◆ ACTIVITY 1:
Answer these from the article on De Quincey's murder essays:
(a) Who published the first essay?
(b) Which murders are described as a keystone throughout the series?
(c) Which newspaper did De Quincey edit in 1818?
◆ ACTIVITY 2: Could you write out the part of the article on De Quincey's murder essays that opens with the words containing "1854 essay by" and closes with "throughout the series.", switching "satirical" to "mocking"?

SOURCE PASSAGE below:

On Murder considered as one of the Fine Arts
- Author: Thomas de Quincey
- Language: English
- Subject: Crime
- Genre: Essay
- Publisher: Blackwood
- Publication date: February 1827
- Publication place: United Kingdom
- Pages: 14
- Anthology: Selections Grave and Gay, Volume 14 Miscellanies (1854)
- Preceded by: "On the Knocking at the Gate in Macbeth"
- Followed by: "A Second Paper on Murder Considered as one of the Fine Arts"
- Text: On Murder considered as one of the Fine Arts at Wikisource

= On Murder Considered as one of the Fine Arts =

1854 essay by Thomas de Quincey

"On Murder Considered as one of the Fine Arts" are a trilogy of essays by Thomas De Quincey begun in 1827. The essays are a satirical account of a gentleman's club that celebrates homicide from an aesthetic perspective. The Ratcliff Highway murders of 1811 are a keystone throughout the series.

==Background==
When he was editor of The Westmorland Gazette in 1818, De Quincey made a point to expand the paper's normal remit into covering trials for murder and sex crimes. Five years later, De Quincey used John Williams' massacre as a lens for viewing Macduff's arrival at a crime scene in "On the Knocking at the Gate in Macbeth".

End of SOURCE PASSAGE.
THE DATA below:

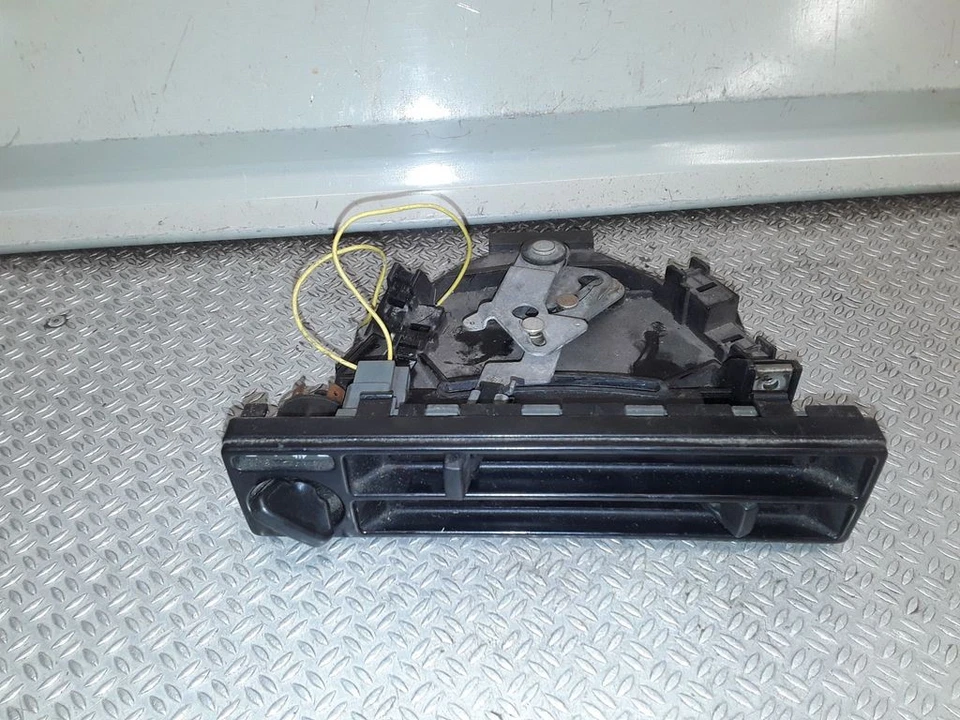 Módulo unidad climatizador Volkswagen Golf II 1991 DEV493608 Foto 1 de 3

End of THE DATA.

◆ FINAL ANSWER 1:
(a) Blackwood
(b) The Ratcliff Highway murders of 1811
(c) The Westmorland Gazette

◆ FINAL ANSWER 2:
1854 essay by Thomas de Quincey

"On Murder Considered as one of the Fine Arts" are a trilogy of essays by Thomas De Quincey begun in 1827. The essays are a mocking account of a gentleman's club that celebrates homicide from an aesthetic perspective. The Ratcliff Highway murders of 1811 are a keystone throughout the series.